¿Qué ejemplo da el fragmento sobre el coste social para ilustrar el coste de oportunidad?

FRAGMENTO SELECCIONADO:
□ □ □ □

El concepto de coste social posee un doble sentido, y en este caso ambos son de aplicación. Por una parte, se refiere al gasto público dirigido a corregir disfunciones sociales, es decir, egresos que no obedecen a políticas de fomento, sino que están dirigidos a paliar riesgos y carencias de la sociedad fruto de sus disfunciones. Un ejemplo relacionado con la familia permite ilustrar con claridad la diferencia entre la acción de fomento y la paliativa. Las políticas universales de ayuda a la familia tienen como fin primordial facilitar que tal institución se constituya y permanezca porque sus efectos son considerados beneficiosos. Por otra parte, las ayudas a las familias monoparentales obedecen a otra lógica. No tienen porqué ser universales, porque su fin no es estimular su proliferación sino evitar la pobreza y la marginación en aquellas que presentan tal riesgo, dada su proclividad a situarse en esta zona de carencia, especialmente cuando se trata de familias formadas por mujeres con hijos a su cargo.  Las ayudas a las familias, universales, y a las familias monoparentales, se presentan dentro de un mismo tipo de políticas públicas, cuando se trata de dos tipos de actuación bien distintas. El primero constituye una inversión social dirigida a que las familias realicen de la mejor manera posible sus funciones. El segundo trata de paliar los daños que genera un coste social. Este segundo tipo de gasto público, como en general todos los relacionados con la lucha contra la marginación y la pobreza, son costes sociales, como lo son en otros ámbitos, el relativo a la asistencia social. Su presencia lleva aparejado otro coste de tipo distinto, el de oportunidad, que considera la pérdida que significan los recursos aplicados a paliar la disfunción social, y que por tanto no han podido aplicarse a otros fines de carácter productivo. Así, la necesidad de dedicar dinero contra el desempleo representa no poder invertirlo en la enseñanza. El paro es una de las más graves disfunciones sociales y su evitación resulta siempre mucho más beneficiosa. Esta lógica rige para todas las disfunciones. Una sociedad con menores costes sociales dispondrá de más recursos de fomento. Así, una colectividad que logre una mayor cohesión social deberá destinar menos dinero a paliar los efectos de la pobreza.

□ □ □ □

CONTENIDO DE DATOS:
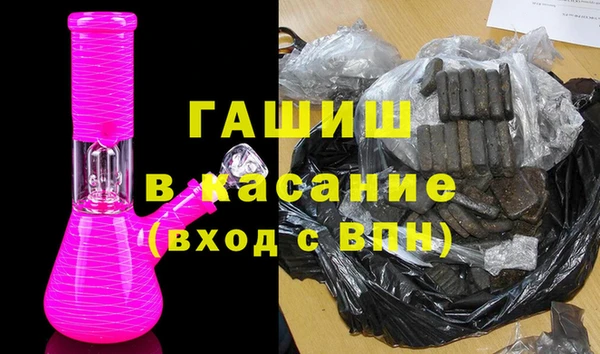 хмурый Беломорск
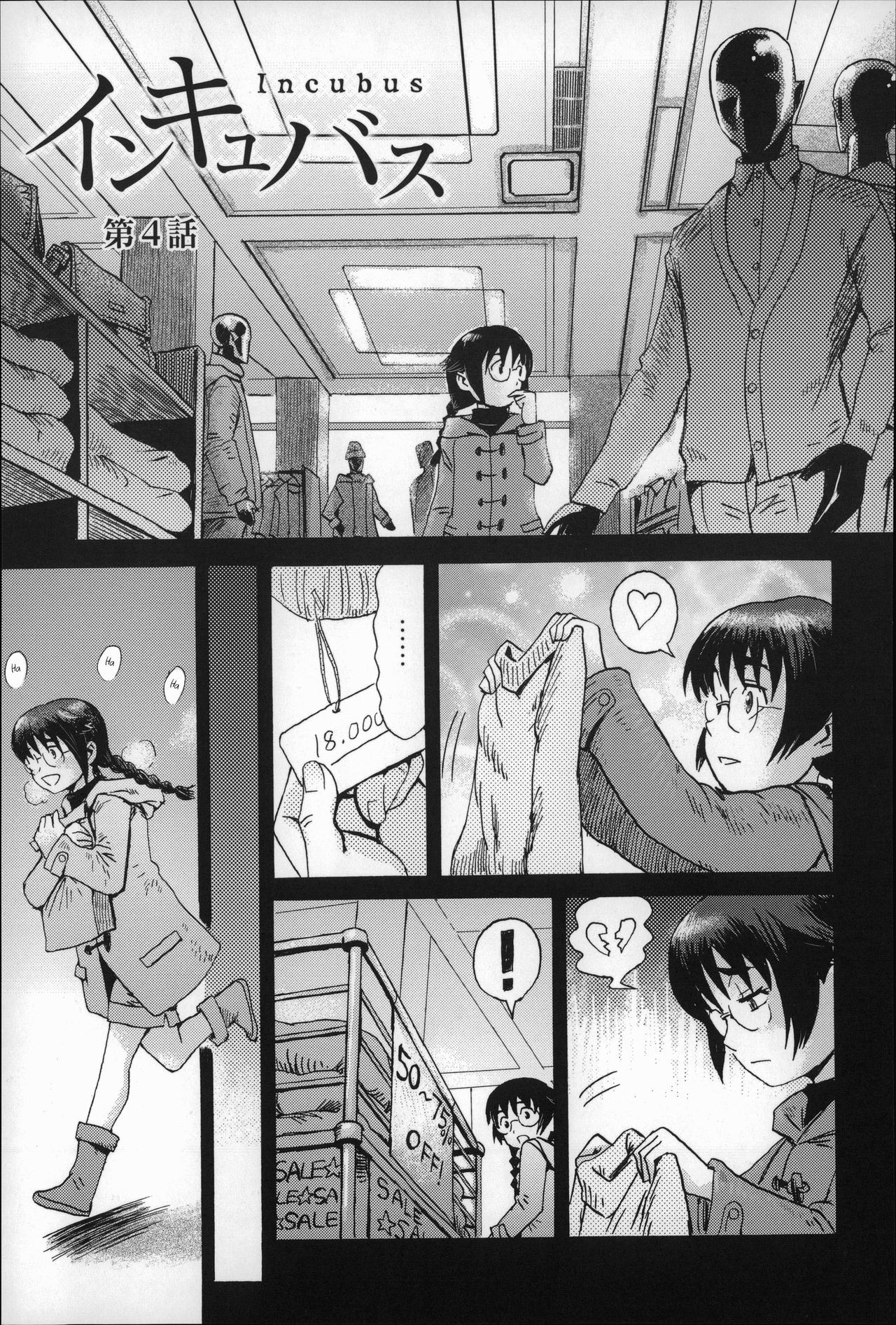 Page 79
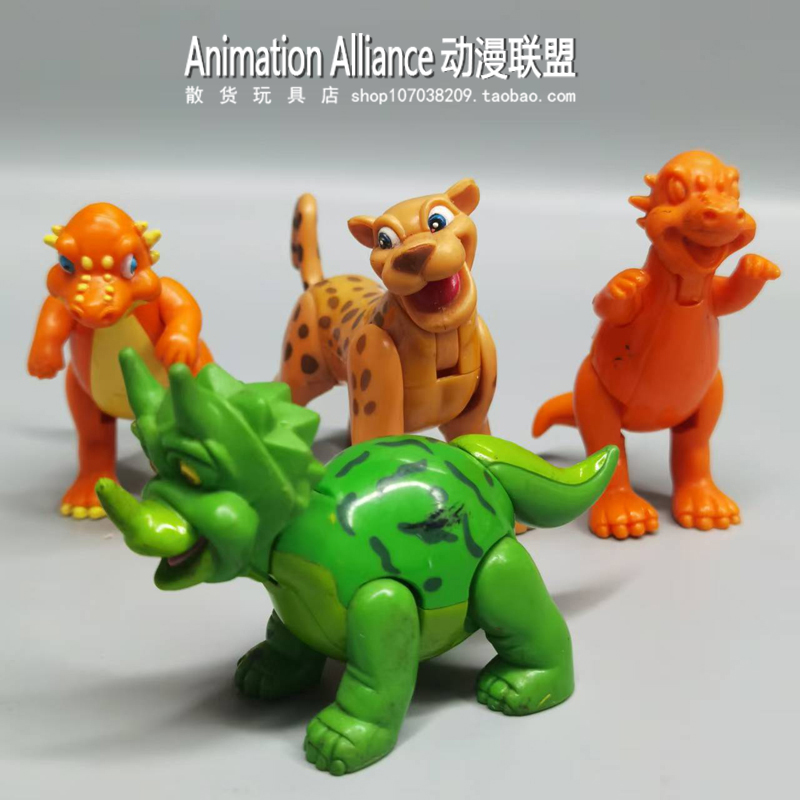 可爱卡通潮流小猎豹模型公仔手办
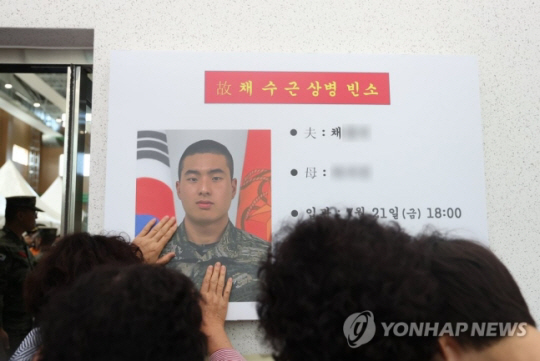 20일 경북 포항 해병대 1사단 김대식관에 해병대 고 채수근 상병의 빈소가 차려진 가운데 빈소 입구에 별도 설치된 그의 영정 사진을 보며 친인척들이 오열하고 있다. 연합뉴스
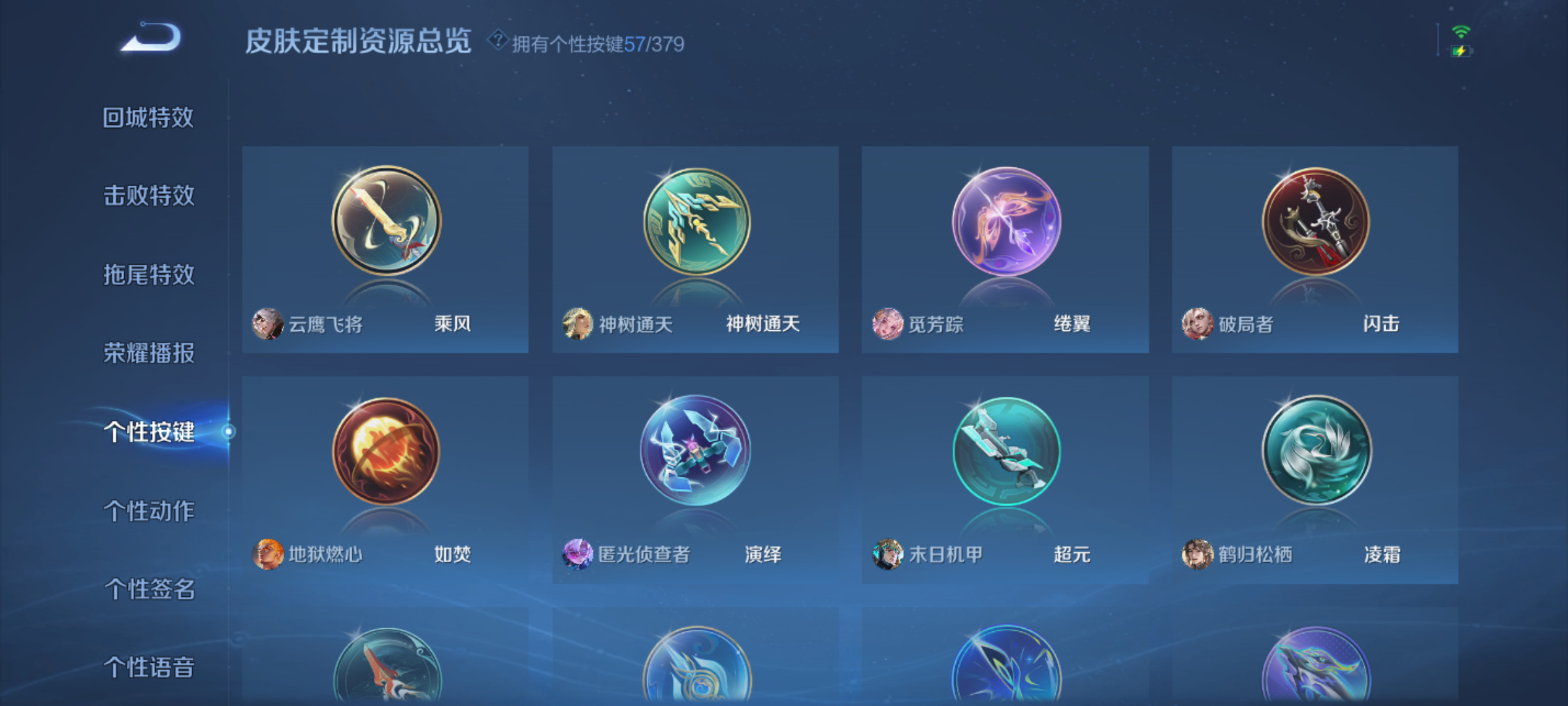 WZCMW4140808王者荣耀账号详情图16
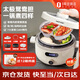 韓派（HAP）4L太極釜鴛鴦膽電壓力鍋火鍋家用高壓電飯鍋大容量智能全自動(dòng)電飯鍋一鍋兩煮不粘鍋壓力鍋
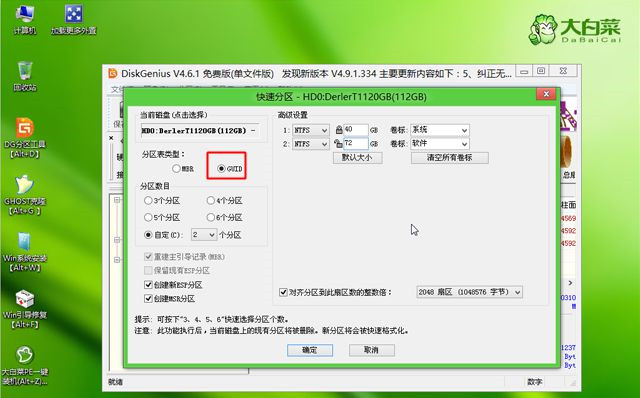 電腦怎么重裝Win8系統?Win8系統重裝教程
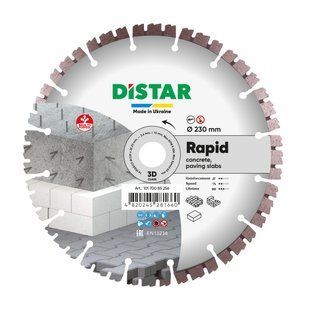 Круг алмазный отрезной 1A1RSS/C3 230x2,4/1,5x10x22,23-16 HIT Rapid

□ □ □ □

ESPACIO DE RESPUESTA:
La necesidad de dedicar dinero contra el desempleo representa no poder invertirlo en la enseñanza.